Monday 24 September, 2018

Grooming policy for students come September

A photo of the hairstyle of the girl who was reportedly refused access to Kensington Primary School in Portmore recently because of her hair.

A photo of the hairstyle of the girl who was reportedly refused access to Kensington Primary School in Portmore recently because of her hair.

Education, Youth and Information Minister, Senator Ruel Reid, has said a grooming policy for schools is to come into effect when the 2018-2019 school academic year begins in September.

He said the ministry has signed off on the policy that will provide guidelines to assist school administrators and parents in determining the acceptability, appropriateness and suitability of students’ general appearance for school, particularly in relation to how hair is worn.

The grooming policy comes hot on the heels of a major controversy surrounding the refusal of access to Kensington Primary School in Portmore, St Catherine to a prospective student for the upcoming school year, reportedly because of her hair.

That decision has been taken to court by Jamaicans for Justice (JFJ) on behalf of the child's parents, and an injunction has been granted, halting the denial of access to the institution, pending the court's ultimate decision on the issue.

“The law allows the school to set rules, and then you are required to abide by them.
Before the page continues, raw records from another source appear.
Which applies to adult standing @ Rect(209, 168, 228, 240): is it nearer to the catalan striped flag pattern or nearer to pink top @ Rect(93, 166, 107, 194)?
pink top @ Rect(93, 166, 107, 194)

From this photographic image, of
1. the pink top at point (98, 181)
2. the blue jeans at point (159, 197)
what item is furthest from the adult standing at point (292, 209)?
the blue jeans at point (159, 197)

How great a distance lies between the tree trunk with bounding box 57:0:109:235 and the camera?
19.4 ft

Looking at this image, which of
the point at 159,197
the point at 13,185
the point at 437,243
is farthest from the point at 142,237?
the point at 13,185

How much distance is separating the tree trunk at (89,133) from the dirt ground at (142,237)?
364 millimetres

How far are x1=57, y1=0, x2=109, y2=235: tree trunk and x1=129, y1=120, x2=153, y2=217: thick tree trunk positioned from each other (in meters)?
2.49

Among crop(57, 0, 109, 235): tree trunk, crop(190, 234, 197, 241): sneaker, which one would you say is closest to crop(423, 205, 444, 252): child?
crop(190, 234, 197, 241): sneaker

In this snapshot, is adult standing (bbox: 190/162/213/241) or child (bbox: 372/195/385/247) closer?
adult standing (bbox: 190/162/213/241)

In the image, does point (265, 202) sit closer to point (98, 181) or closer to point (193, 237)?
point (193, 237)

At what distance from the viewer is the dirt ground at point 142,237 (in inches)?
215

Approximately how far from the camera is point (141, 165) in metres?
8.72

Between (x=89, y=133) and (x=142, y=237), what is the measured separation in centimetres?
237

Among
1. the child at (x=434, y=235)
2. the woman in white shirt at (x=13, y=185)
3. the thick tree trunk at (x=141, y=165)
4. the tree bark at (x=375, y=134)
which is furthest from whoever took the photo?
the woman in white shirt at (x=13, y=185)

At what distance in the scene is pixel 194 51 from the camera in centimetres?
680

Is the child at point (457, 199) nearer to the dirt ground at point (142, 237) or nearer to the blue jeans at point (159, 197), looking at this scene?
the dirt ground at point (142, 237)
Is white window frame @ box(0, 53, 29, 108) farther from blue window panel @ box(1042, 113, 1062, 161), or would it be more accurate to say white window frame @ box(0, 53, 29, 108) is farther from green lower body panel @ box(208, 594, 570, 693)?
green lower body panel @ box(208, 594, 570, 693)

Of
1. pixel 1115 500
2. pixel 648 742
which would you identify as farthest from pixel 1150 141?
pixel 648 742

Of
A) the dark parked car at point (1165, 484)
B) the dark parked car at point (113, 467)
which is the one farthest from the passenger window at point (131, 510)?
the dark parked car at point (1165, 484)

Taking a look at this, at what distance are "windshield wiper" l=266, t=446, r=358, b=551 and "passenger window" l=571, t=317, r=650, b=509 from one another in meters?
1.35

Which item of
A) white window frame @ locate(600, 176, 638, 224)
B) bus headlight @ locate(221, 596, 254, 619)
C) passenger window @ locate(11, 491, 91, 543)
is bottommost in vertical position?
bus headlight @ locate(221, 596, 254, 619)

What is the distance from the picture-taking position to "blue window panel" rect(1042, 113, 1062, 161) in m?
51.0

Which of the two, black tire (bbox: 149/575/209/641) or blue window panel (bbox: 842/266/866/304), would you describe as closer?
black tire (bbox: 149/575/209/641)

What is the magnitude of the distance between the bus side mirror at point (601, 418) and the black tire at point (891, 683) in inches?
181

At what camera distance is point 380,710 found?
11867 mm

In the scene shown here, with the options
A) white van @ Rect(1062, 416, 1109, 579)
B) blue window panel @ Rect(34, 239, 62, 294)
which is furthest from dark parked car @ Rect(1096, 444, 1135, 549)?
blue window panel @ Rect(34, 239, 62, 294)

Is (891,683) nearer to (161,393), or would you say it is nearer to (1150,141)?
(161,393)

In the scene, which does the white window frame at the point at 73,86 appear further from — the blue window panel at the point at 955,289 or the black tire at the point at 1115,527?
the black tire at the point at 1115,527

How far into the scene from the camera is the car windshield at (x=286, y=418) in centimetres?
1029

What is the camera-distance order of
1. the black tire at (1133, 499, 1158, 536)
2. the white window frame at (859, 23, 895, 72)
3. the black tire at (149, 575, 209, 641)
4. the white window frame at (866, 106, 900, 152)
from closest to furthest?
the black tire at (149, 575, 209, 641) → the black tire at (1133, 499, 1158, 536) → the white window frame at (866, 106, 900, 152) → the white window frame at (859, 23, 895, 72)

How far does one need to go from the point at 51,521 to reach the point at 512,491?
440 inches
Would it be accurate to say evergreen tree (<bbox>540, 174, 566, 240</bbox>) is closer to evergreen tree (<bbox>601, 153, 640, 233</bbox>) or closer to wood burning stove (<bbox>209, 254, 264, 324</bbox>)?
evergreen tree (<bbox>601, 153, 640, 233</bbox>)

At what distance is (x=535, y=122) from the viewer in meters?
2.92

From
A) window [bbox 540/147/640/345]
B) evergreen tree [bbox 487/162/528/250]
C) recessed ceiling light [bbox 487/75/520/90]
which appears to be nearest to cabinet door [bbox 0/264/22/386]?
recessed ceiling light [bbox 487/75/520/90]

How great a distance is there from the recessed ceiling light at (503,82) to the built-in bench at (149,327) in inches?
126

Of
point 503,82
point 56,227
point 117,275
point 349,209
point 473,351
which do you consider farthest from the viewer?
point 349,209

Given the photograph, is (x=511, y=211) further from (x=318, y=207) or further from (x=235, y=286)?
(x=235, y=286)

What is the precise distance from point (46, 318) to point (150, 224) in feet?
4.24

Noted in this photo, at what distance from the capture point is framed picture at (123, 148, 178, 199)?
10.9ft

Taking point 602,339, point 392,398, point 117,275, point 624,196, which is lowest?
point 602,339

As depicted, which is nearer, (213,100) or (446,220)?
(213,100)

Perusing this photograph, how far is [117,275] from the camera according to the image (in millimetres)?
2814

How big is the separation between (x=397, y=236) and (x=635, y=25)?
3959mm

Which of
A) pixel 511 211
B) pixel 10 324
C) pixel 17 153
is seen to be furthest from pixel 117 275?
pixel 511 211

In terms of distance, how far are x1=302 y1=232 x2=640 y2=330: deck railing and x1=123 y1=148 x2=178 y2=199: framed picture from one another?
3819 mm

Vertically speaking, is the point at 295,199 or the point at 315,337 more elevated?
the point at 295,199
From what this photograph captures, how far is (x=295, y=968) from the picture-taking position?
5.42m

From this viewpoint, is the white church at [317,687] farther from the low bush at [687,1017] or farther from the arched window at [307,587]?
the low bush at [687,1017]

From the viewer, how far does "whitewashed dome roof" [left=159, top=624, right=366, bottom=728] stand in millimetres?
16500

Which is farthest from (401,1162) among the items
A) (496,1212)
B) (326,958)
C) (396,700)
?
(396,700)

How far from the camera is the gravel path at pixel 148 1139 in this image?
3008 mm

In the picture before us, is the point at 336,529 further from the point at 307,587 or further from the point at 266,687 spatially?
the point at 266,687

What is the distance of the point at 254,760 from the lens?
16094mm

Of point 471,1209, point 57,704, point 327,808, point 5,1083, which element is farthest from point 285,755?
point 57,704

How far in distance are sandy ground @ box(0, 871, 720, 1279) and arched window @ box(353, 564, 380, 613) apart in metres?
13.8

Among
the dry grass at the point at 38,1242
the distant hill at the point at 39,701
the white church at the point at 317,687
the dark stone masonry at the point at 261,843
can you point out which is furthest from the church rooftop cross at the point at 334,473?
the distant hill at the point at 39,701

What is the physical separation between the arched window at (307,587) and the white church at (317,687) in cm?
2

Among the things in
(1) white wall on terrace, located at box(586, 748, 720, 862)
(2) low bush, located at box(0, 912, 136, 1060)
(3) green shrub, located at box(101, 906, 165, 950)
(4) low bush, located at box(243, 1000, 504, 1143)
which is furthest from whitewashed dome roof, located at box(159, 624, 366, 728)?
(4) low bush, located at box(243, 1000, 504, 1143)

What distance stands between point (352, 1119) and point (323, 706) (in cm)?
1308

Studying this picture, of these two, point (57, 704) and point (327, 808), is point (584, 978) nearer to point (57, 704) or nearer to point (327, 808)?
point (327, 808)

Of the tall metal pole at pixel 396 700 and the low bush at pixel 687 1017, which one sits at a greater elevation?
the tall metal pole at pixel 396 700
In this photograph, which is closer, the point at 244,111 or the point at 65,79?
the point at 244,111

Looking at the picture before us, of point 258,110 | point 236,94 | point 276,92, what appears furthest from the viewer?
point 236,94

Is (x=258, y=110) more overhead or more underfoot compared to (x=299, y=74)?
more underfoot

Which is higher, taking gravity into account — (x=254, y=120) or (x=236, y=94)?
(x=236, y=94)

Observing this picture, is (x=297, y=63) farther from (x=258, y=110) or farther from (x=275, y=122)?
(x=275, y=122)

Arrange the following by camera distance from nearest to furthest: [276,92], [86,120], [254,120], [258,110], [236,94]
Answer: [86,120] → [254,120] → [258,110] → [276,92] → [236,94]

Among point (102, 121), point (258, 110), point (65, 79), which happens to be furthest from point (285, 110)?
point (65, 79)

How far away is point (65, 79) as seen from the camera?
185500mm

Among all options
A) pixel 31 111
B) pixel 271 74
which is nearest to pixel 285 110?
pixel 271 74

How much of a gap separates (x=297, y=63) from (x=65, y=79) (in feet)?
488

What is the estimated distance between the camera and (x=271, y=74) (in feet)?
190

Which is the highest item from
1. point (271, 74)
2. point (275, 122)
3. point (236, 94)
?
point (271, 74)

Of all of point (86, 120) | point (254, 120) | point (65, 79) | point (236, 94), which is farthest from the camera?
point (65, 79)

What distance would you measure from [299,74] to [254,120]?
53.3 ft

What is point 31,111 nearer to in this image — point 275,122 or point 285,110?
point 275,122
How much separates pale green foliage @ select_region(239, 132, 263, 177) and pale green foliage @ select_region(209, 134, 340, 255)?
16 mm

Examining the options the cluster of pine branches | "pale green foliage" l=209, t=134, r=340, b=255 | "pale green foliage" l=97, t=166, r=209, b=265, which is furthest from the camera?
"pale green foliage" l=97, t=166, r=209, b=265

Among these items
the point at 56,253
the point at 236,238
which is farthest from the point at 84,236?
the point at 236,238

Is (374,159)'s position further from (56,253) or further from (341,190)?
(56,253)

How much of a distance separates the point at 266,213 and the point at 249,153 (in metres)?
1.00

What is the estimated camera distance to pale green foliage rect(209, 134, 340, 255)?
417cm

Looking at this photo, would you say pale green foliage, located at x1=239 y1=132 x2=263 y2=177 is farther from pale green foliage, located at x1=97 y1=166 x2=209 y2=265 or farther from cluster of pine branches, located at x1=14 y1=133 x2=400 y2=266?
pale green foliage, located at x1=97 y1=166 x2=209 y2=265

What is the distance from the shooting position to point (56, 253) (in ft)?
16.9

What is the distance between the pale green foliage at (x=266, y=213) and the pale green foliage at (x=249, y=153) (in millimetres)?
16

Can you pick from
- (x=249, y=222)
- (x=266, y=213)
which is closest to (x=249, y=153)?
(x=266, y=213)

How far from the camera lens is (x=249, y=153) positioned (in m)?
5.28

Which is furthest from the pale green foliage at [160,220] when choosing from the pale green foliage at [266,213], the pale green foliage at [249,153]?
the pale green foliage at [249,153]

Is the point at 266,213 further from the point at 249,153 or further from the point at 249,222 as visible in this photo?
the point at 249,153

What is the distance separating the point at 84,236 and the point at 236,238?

Part of the guideline is to say to schools, they must review their rules so that they conform to the laws of the constitution, and they must engage their stakeholders so that they can all agree about what rules are reasonable,” said Senator Reid.

He was speaking at a ministry sensitisation session at the Montego Bay High School auditorium in St James on Thursday.

Senator Ruel Reid

He encouraged parents and other stakeholders to view the full policy on the ministry’s website at www.moe.gov.jm.

Additionally, the minister said schools administrators are expected to collaborate with parent-teacher associations (PTA) to ensure consensus among all parties in relation to the grooming policies being embarked on.

The sensitisation session was also used to discuss the Primary Exit Profile (PEP), the provision of metal detectors in school, the expanded pilot rural school bus programme, the proposed nutrition policy, and commencement of the seven-year secondary programme which is slated to begin in the upcoming academic year.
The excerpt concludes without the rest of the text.